◆ Questions to answer
**A)** Answer these questions about the patch email:
(i) Which function will a later commit introduce to fix the memory problem?
(ii) What new function will hold the common steps for ending the zlib stream?
(iii) How many insertions and deletions does the patch make to object-file.c?
**B)** Resume the patch email on object-file.c, picking up right after its final line.

◆ Text
---*---
Re: [PATCH v8 2/6] object-file.c: refactor write_loose_object() to several steps

René Scharfe <l.s.r@xxxxxx> · Sat, 8 Jan 2022 13:28:35 +0100

Am 08.01.22 um 09:54 schrieb Han Xin:
> From: Han Xin <hanxin.hx@xxxxxxxxxxxxxxx>
>
> When writing a large blob using "write_loose_object()", we have to pass
> a buffer with the whole content of the blob, and this behavior will
> consume lots of memory and may cause OOM. We will introduce a stream
> version function ("stream_loose_object()") in latter commit to resolve
> this issue.
>
> Before introducing a stream vesion function for writing loose object,
> do some refactoring on "write_loose_object()" to reuse code for both
> versions.
>
> Rewrite "write_loose_object()" as follows:
>
>  1. Figure out a path for the (temp) object file. This step is only
>     used in "write_loose_object()".
>
>  2. Move common steps for starting to write loose objects into a new
>     function "start_loose_object_common()".
>
>  3. Compress data.
>
>  4. Move common steps for ending zlib stream into a new funciton
>     "end_loose_object_common()".
>
>  5. Close fd and finalize the object file.
>
> Helped-by: Ævar Arnfjörð Bjarmason <avarab@xxxxxxxxx>
> Helped-by: Jiang Xin <zhiyou.jx@xxxxxxxxxxxxxxx>
> Signed-off-by: Han Xin <hanxin.hx@xxxxxxxxxxxxxxx>
> ---
>  object-file.c | 149 +++++++++++++++++++++++++++++++++++---------------
>  1 file changed, 105 insertions(+), 44 deletions(-)
---*---
Dataset items

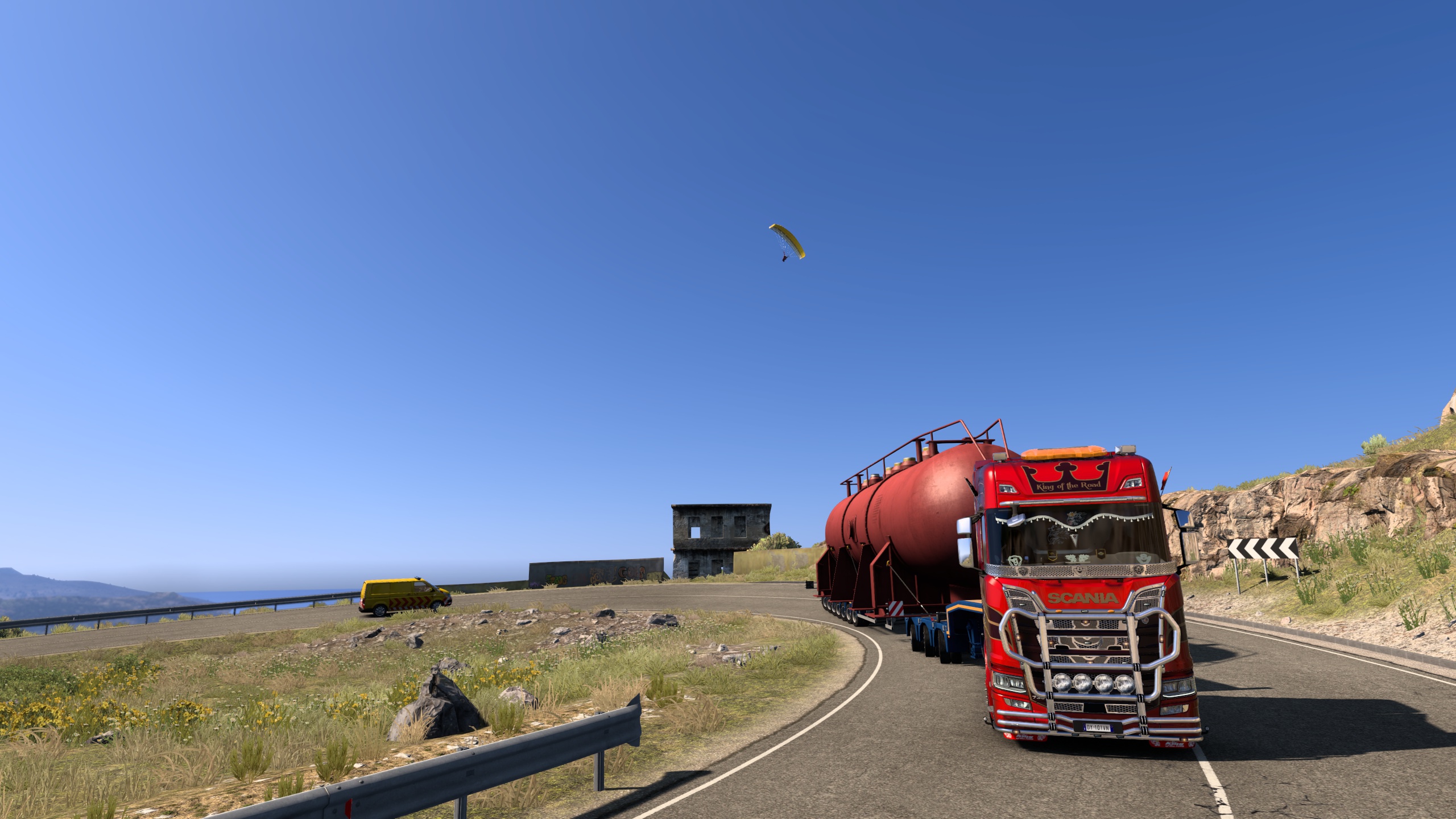 Image by SupraCastrol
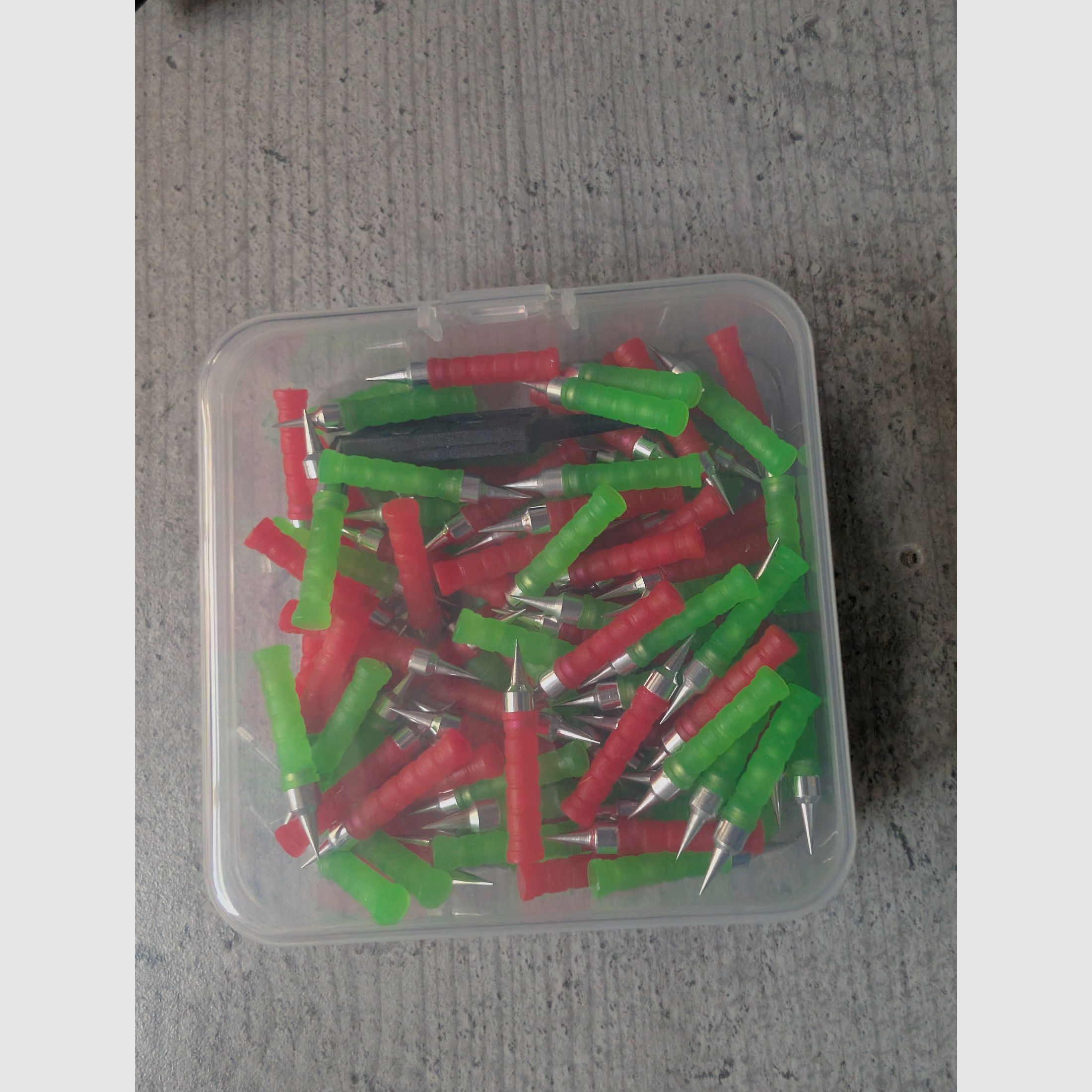 4,5mm Pfeile 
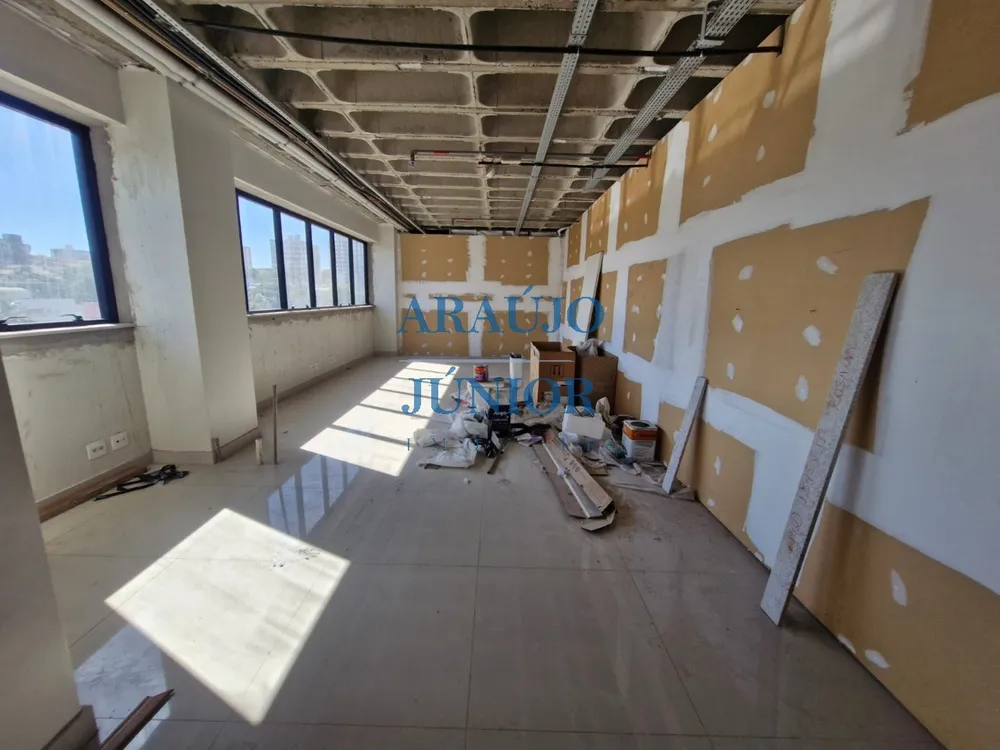 Sala-Conjunto, 49 m² - Foto 6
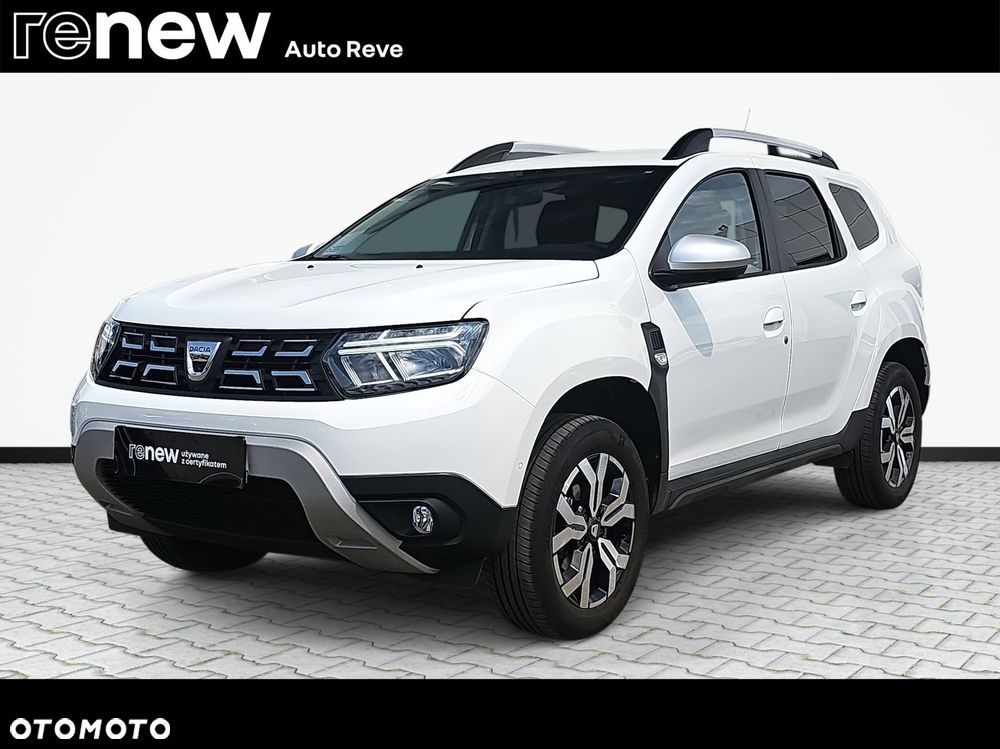 Dacia Duster - 2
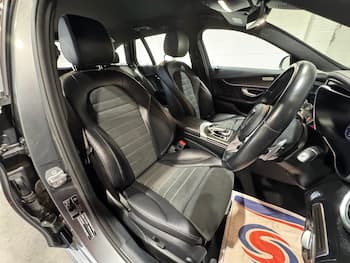 Used Mercedes-Benz C Class 2018 for sale - 79774703: Photo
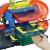 Hot Wheels City Myjnia Odjazdowe zakręty zestaw 4.jpg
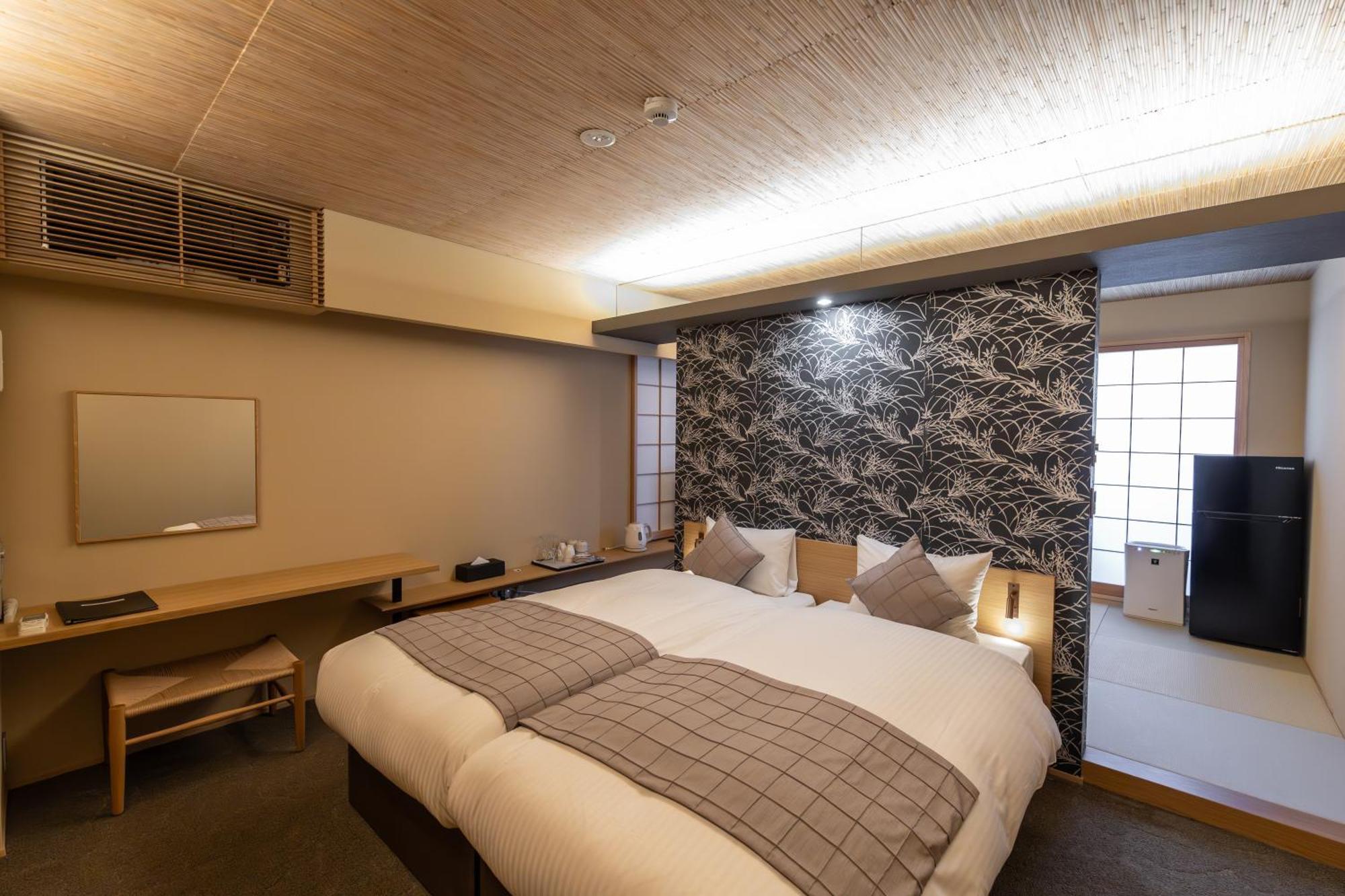 Oyado Kyoto Shinmachi Apartment Екстериор снимка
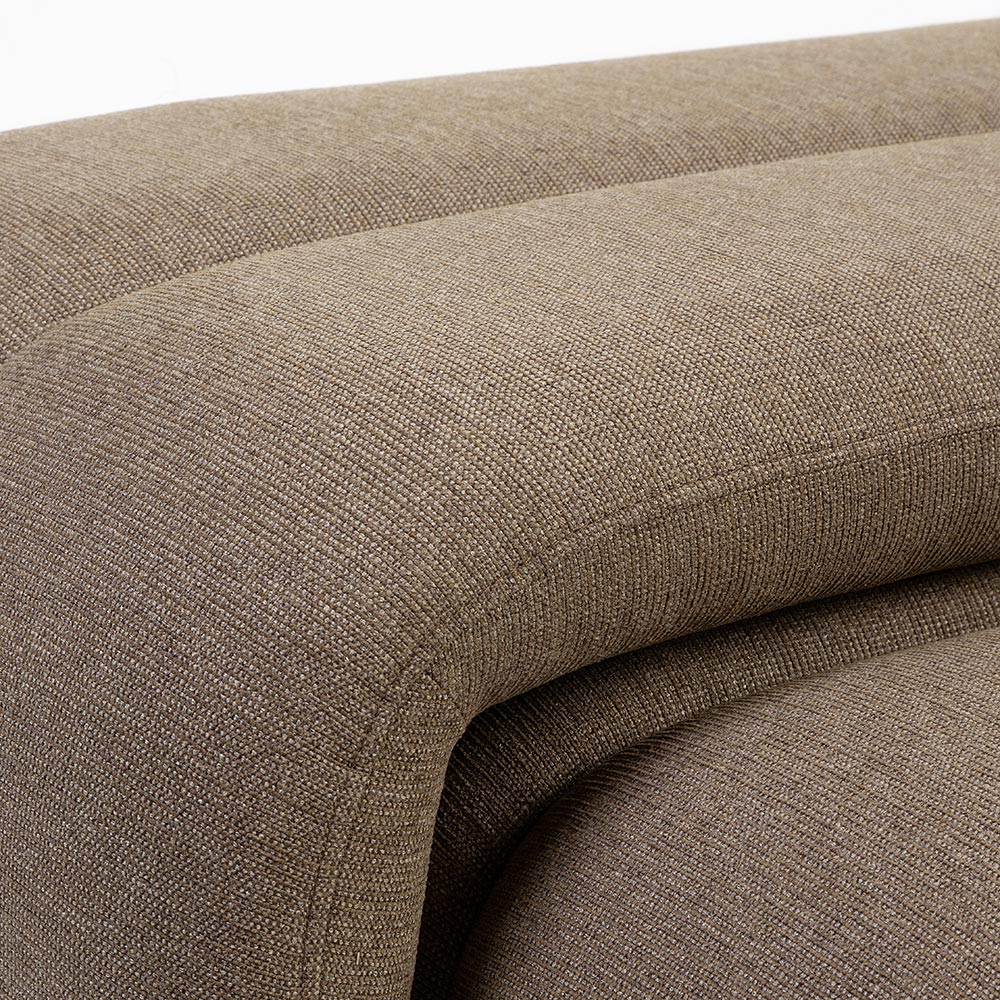 Kestrel Pouf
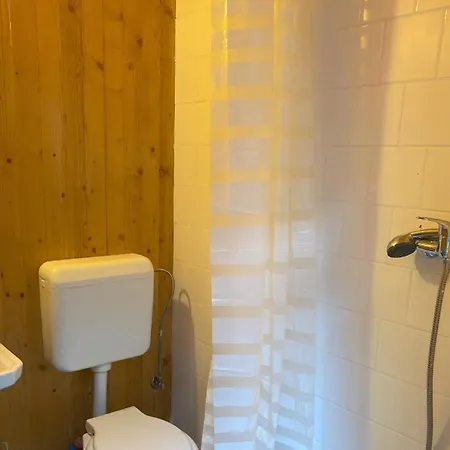 Casa Carolina Case de vacanță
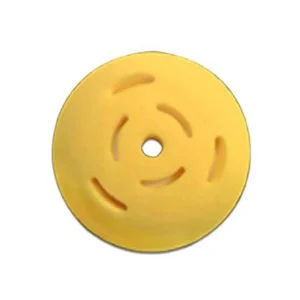 S.M. Arnold 44-768 Yellow 8 Cool It Recessd Foam Pad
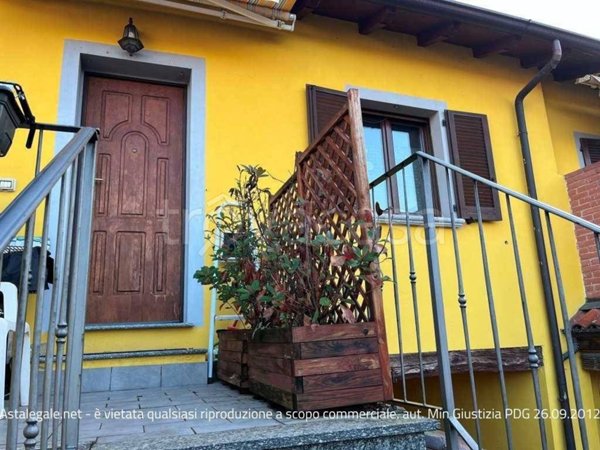 casa indipendente in vendita a Borghetto Lodigiano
---*---
◆ Responses by item number
**A)**
(i) stream_loose_object()
(ii) end_loose_object_common()
(iii) 105 insertions and 44 deletions

**B)**
>
> diff --git a/object-file.c b/object-file.c
> index eb1426f98c..5d163081b1 100644
> --- a/object-file.c
> +++ b/object-file.c
> @@ -1743,6 +1743,25 @@ static void write_object_file_prepare(const struct git_hash_algo *algo,
>  	algo->final_oid_fn(oid, &c);
>  }
>
> +/*
> + * Move the just written object with proper mtime into its final resting place.
> + */
> +static int finalize_object_file_with_mtime(const char *tmpfile,
> +					   const char *filename,
> +					   time_t mtime,
> +					   unsigned flags)

This function is called only once after your series.  Should it be used by
stream_loose_object()?  Probably not -- the latter doesn't have a way to
force a certain modification time and its caller doesn't need one.  So
creating finalize_object_file_with_mtime() seems unnecessary for this
series.

> +{
> +	struct utimbuf utb;
> +
> +	if (mtime) {
> +		utb.actime = mtime;
> +		utb.modtime = mtime;
> +		if (utime(tmpfile, &utb) < 0 && !(flags & HASH_SILENT))
> +			warning_errno(_("failed utime() on %s"), tmpfile);
> +	}
> +	return finalize_object_file(tmpfile, filename);
> +}
> +
>  /*
>   * Move the just written object into its final resting place.
>   */
> @@ -1828,7 +1847,8 @@ static inline int directory_size(const char *filename)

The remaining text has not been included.